Description
Report de la Marche suite à l'annulation par la préfecture de Police de Paris
L'inaction climatique ne cesse de faire des victimes au quotidien.
L'annulation à la dernière minute de la Marche des Fiertés organisée par Inter-LGBT cause des pertes financières pour les associations que la confédération LGBT accompagne.
Une cagnotte est montée en urgence pour aider les assos qui profitaient de la Marche pour avoir des dons des publics.

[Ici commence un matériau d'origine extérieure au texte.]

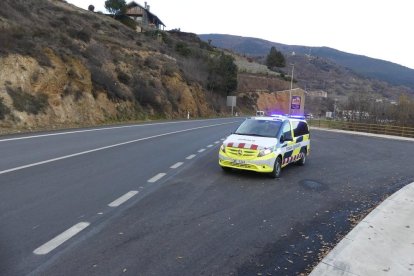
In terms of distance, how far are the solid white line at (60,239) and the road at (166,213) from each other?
1 centimetres

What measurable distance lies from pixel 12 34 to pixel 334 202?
87.1 feet

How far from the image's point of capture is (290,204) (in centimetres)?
867

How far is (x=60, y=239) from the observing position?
5.74 metres

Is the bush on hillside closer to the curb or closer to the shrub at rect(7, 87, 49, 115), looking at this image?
the shrub at rect(7, 87, 49, 115)

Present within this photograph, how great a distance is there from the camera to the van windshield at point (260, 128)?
1236 centimetres

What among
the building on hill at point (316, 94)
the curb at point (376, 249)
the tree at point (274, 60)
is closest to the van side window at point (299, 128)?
the curb at point (376, 249)

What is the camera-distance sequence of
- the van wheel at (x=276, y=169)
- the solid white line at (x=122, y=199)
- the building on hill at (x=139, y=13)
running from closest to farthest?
the solid white line at (x=122, y=199), the van wheel at (x=276, y=169), the building on hill at (x=139, y=13)

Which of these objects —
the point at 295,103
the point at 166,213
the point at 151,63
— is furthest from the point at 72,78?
the point at 166,213

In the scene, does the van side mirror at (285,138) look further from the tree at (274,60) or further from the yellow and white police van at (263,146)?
the tree at (274,60)

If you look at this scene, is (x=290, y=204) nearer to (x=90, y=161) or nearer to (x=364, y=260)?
(x=364, y=260)

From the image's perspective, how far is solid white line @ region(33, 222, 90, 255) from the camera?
5.33 meters

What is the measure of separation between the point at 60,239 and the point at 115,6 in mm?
86407

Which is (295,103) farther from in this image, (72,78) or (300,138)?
(300,138)

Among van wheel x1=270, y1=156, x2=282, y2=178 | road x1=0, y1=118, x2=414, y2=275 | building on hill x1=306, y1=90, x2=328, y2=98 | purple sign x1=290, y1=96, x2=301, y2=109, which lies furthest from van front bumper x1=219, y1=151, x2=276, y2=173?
building on hill x1=306, y1=90, x2=328, y2=98
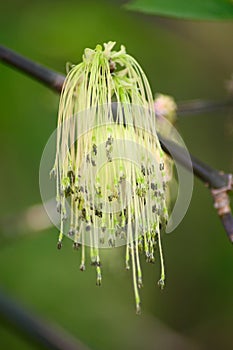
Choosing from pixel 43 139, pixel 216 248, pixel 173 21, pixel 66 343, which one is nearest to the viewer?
pixel 66 343

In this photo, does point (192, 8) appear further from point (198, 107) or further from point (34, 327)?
point (34, 327)

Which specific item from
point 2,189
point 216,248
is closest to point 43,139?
point 2,189

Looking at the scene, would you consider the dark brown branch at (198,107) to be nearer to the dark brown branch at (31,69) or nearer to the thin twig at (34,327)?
the dark brown branch at (31,69)

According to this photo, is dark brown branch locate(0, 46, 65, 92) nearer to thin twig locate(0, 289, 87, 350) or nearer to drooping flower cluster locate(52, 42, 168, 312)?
drooping flower cluster locate(52, 42, 168, 312)

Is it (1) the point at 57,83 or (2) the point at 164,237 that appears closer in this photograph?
(1) the point at 57,83

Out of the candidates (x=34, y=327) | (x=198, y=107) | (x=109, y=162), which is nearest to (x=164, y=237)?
(x=34, y=327)

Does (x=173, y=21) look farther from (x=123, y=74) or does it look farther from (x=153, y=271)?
(x=123, y=74)

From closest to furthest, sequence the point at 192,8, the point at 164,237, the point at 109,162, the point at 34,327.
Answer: the point at 109,162 → the point at 192,8 → the point at 34,327 → the point at 164,237
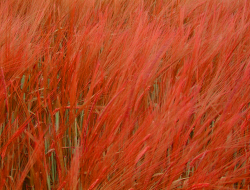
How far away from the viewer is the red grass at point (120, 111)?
550 mm

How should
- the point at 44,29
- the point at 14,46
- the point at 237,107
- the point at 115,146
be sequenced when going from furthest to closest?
the point at 44,29 → the point at 14,46 → the point at 237,107 → the point at 115,146

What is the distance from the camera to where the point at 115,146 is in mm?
541

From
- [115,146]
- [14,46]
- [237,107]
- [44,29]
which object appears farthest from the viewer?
[44,29]

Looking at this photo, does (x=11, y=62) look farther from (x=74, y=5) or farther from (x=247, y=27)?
(x=247, y=27)

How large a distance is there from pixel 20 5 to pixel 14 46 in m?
0.54

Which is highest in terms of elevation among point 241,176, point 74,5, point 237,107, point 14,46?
point 74,5

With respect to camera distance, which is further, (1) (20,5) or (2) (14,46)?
(1) (20,5)

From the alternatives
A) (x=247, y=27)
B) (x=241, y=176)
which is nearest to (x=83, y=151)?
(x=241, y=176)

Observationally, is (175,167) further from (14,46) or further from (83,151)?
(14,46)

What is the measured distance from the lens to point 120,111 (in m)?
0.60

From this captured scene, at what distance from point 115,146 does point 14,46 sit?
472 mm

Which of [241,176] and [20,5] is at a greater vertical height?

Le SNEG&co syndicat professionnel de la diversité s'est jointe à la confédération pour demander la piétonnisation du Marais comme prévu à la Préfecture de Police
https://www.helloasso.com/associations/inter-lgbt/formulaires/6
La Marche des Fiertés LGBT+ de Paris-Ile de France est le défilé revendicatif et festif organisé par l'Inter LGBT, confédération associative, syndicale et politique regroupant plus d'une centaine de structures LGBT d'Ile de France et de nos régions.
Cette confédération existe depuis 1999 et reçoit le soutien de la Mairie de Paris, Préfecture de Police (un grand soutien en matière de sécurité), DILCRAH (Etat) et la Région Île de France.
La Marche des Fiertés a repris le flambeau de la Lesbian & Gay Pride, qui n'a pas survécu à l'Europride de 1997. L'événement existe depuis le début des années 90 sous forme de manifestation revendicative. Cela fait près de 30 ans que l'Inter LGBT donne rendez vous chaque année. C'est donc en souvenir de la révolte des lesbiennes, gays et trans de New York qui ont résisté au harcèlement de la police, qui s'est alors focalisé au bar le Stonewall en 1968, que nous défilons à cette date. Lire le dossier consacré à l'histoire politique et festive de la Pride par Tetu.
L'Inter LGBT défend l'avancée des droits humains et les personnes LGBTQI+.
La fédération est animée par une centaine d'associations, autant des syndicats liés à la fonction publique, des mouvements LGBT politiques liés à un parti ou non, des associations sportives et de lutte contre les discriminations. Toute l'année, l'Inter LGBT émet des communiqués pour dénoncer les atteintes à nos libertés difficilement acquises.